None

Highly available NFS server


Setup an Active/Passive topology with common storage for shared data.

By Kostas Koutsogiannopoulos

Environment

Our topology consists of 2 CentOS 7 servers (Active-Passive).

Both nodes are using one common (shared) disk for data:

+------+-------------------------+---LAN+
       ^                         ^
       |                         |
 +-----+-----+  heartbeat  +-----+-----+
 |nfs-server1|<----------->|nfs-server2|
 +-----+-----+             +-----+-----+
       |          COMMON         |
       |         /------\        |
       |        |  XFS   |       |
       |        |  LVM   |       |

       +--------+  VG    +-------+
                |  PV    |
                 \------/
                   DISK

The active one need to be able to serve the data to clients on network as nfs share.
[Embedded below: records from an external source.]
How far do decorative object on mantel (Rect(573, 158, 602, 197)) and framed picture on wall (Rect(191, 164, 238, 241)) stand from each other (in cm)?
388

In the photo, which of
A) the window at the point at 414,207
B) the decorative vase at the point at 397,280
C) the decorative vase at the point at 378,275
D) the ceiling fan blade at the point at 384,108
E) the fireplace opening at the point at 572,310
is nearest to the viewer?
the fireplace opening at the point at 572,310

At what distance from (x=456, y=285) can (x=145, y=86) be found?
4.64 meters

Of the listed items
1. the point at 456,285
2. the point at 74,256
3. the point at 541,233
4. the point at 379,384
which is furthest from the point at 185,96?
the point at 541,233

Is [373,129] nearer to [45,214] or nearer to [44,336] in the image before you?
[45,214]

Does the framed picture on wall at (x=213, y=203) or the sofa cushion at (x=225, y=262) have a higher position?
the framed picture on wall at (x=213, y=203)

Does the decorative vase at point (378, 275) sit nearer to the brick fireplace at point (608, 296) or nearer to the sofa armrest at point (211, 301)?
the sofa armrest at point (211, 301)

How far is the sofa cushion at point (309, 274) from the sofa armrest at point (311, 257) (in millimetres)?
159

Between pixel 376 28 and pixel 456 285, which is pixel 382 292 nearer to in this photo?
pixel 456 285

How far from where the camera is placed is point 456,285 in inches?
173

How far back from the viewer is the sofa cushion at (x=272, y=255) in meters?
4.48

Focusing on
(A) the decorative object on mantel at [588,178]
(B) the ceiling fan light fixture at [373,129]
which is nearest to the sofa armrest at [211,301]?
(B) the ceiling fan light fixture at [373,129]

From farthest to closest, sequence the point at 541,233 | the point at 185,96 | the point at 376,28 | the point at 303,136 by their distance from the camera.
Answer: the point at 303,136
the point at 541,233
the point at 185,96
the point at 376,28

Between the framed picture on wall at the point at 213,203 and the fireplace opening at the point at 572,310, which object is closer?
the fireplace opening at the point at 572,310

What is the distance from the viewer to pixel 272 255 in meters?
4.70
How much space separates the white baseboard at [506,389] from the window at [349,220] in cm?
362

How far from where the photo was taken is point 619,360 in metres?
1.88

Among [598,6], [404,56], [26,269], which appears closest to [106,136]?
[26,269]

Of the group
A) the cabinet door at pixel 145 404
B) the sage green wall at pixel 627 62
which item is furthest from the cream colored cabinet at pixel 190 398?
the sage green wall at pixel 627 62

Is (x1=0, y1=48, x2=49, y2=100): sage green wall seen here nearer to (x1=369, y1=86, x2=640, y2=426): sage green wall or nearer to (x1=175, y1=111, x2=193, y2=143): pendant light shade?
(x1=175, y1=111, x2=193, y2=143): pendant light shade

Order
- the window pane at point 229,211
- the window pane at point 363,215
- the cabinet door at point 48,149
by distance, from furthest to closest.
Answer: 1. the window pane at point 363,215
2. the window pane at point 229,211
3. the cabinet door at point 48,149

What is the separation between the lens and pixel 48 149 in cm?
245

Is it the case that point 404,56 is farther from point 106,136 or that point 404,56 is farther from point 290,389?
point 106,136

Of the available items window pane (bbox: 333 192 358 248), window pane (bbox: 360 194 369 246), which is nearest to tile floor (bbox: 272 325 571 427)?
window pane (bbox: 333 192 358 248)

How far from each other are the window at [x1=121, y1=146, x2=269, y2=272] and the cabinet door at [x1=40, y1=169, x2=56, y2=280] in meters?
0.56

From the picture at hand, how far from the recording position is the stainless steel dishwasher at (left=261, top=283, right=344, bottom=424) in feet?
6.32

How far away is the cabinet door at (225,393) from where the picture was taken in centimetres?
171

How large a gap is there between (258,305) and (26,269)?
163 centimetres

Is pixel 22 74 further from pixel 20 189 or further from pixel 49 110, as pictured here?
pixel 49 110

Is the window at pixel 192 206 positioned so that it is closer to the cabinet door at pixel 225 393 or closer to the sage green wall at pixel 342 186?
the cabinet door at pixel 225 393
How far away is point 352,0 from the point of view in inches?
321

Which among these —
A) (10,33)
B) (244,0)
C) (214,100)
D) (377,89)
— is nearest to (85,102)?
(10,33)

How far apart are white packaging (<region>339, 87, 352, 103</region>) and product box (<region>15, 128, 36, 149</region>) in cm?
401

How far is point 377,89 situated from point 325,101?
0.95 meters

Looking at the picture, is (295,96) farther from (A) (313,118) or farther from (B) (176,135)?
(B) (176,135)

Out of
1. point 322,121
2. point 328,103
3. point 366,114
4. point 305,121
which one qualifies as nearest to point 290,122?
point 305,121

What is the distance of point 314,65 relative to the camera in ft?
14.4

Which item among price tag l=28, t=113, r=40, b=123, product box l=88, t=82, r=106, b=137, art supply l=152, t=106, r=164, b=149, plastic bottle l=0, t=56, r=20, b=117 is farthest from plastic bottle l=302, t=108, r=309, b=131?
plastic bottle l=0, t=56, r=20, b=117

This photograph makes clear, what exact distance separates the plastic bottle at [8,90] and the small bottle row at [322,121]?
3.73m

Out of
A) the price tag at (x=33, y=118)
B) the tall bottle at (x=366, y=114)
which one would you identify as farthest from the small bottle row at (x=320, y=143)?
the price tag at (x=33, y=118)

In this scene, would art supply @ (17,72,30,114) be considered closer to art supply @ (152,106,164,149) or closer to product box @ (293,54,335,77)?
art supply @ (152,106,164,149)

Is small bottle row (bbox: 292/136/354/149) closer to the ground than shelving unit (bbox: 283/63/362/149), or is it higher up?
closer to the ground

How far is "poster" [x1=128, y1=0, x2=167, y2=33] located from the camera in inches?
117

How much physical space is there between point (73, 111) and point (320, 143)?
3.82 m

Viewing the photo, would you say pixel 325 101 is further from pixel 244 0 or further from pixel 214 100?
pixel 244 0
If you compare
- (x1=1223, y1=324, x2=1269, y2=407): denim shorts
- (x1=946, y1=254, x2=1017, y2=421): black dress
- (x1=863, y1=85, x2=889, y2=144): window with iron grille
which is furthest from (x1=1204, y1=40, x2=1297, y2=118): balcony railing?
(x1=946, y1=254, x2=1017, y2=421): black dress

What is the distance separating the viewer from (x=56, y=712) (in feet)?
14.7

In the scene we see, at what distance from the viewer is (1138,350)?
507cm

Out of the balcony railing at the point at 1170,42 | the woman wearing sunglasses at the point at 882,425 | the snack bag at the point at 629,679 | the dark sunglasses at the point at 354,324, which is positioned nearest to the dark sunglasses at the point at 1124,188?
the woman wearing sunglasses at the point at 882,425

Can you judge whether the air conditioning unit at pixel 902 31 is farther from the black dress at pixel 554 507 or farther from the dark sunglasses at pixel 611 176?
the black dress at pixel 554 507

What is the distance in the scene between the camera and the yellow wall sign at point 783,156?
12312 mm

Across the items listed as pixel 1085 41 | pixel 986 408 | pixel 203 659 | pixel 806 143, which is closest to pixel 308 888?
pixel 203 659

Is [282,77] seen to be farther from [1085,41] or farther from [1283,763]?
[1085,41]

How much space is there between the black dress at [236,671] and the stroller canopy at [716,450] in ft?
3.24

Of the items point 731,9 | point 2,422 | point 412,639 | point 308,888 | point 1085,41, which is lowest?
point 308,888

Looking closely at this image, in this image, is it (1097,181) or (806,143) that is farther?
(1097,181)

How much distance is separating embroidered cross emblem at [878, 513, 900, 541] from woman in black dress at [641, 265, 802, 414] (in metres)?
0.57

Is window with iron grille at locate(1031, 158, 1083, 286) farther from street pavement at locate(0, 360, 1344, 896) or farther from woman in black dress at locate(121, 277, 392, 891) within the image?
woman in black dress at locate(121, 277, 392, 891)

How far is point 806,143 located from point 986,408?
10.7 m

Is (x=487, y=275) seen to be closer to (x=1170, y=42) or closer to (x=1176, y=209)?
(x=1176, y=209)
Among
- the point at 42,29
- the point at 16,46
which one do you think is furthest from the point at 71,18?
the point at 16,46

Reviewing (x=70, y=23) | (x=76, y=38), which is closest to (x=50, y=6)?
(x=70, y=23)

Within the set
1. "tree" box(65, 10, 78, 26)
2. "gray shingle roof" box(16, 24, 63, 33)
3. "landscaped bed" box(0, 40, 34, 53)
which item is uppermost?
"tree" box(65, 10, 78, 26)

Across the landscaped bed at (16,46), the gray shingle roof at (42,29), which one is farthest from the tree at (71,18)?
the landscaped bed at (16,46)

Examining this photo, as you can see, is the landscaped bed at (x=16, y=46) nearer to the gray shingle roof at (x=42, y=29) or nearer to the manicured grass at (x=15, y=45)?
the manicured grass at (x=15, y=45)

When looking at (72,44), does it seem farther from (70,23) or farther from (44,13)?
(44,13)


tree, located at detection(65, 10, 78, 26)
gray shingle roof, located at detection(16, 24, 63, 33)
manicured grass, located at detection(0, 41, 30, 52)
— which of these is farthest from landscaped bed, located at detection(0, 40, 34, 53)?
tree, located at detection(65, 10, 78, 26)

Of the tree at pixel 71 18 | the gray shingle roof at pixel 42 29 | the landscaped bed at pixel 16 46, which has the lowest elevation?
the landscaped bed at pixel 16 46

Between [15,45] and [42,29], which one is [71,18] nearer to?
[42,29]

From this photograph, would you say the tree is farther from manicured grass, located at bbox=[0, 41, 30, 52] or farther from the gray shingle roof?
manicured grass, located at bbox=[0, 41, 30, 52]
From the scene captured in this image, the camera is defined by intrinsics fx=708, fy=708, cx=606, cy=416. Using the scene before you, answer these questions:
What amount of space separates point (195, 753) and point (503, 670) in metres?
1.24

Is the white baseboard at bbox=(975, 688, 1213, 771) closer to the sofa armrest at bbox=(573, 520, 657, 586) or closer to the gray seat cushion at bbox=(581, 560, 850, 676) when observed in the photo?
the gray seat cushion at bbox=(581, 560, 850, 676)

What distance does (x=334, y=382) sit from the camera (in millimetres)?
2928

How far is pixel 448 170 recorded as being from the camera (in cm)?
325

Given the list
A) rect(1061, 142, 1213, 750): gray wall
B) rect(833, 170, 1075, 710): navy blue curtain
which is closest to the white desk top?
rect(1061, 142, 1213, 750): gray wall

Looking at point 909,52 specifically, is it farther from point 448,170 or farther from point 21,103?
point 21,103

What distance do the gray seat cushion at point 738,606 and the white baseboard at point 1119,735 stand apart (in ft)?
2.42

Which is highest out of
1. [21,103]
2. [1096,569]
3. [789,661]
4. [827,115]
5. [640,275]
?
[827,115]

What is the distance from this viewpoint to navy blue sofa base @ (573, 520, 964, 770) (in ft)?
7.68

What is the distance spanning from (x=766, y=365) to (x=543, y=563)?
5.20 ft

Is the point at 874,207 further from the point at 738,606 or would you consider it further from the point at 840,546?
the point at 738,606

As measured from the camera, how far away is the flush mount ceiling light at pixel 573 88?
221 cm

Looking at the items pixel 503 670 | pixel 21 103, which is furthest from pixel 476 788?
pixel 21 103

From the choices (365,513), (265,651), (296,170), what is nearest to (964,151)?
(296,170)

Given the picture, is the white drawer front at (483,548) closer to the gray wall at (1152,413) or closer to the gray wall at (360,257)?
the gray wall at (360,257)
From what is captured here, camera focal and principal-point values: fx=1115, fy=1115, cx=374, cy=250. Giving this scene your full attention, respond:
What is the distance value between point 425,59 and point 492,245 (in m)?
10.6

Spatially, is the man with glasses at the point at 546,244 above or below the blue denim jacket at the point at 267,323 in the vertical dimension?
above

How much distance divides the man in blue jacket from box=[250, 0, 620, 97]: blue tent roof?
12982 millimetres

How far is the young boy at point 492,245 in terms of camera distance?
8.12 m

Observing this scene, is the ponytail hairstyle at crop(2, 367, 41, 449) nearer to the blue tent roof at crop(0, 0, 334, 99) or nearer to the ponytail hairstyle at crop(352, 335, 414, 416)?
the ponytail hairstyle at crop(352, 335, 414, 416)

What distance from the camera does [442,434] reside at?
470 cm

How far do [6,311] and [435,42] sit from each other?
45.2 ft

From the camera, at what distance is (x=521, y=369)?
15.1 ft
We will begin setting up nfs server on a single server "nfs-server1"

$ cat /etc/redhat-release
CentOS Linux release 7.5.1804 (Core)

Install packages

Beginning with minimal CentOS installation we will need the fowllowing packages for NFS and cluster setup:

$ sudo yum update

$ sudo yum install nfs-utils

$ sudo yum groupinstall 'High Availability'

Create shared directory

We will create the /nfsdata directory that will live on root filesystem for some testing. On cluster setup later, this will be the mount point for the filesystem that will be mounted on active node.

$ sudo mkdir /nfsdata

$ sudo chmod -R 755 /nfsdata

$ sudo chown nfsnobody:nfsnobody /nfsdata

Manage firewall

These are the firewall exceptions for inter-cluster communication and NFS service  to work correctly. Note that we may need extra rules for fencing functionality later:

$ sudo firewall-cmd --permanent --zone=public --add-service=nfs
success
$ sudo firewall-cmd --permanent --zone=public --add-service=mountd
success
$ sudo firewall-cmd --permanent --zone=public --add-service=rpc-bind
success
$ sudo firewall-cmd --permanent --add-service=high-availability
success
$ sudo firewall-cmd --reload
success

Test nfs service on one server alone

On your nfs server start nfs service (do not enable it for start at boot, we will configure it at our cluster setup later):

$ sudo systemctl start nfs-server

Add the following line in /etc/exports file (192.168.16.14 is the IP of a client):

/nfsdata            192.168.16.14(rw,sync,no_root_squash,no_all_squash)

 

Restart nfs-server service:

$ sudo systemctl restart nfs-server

Now go to the client (in our case 192.168.16.14) and try to mount the remote nfs share:

$ sudo mount -t nfs nfs-server1:/nfsdata /mnt/nfsdata

After succesfull mount you can remove everything from /etc/exports file and stop nfs service:

$ sudo systemctl stop nfs-server

We try always to manage clustered resource configuration via cluster resource agents that are configured globally (as cluster configuration). If we need to configure something on any node separately, then we need a mechanism to replicate that configuration on every other node. This is making things more complex and beyond article's scope.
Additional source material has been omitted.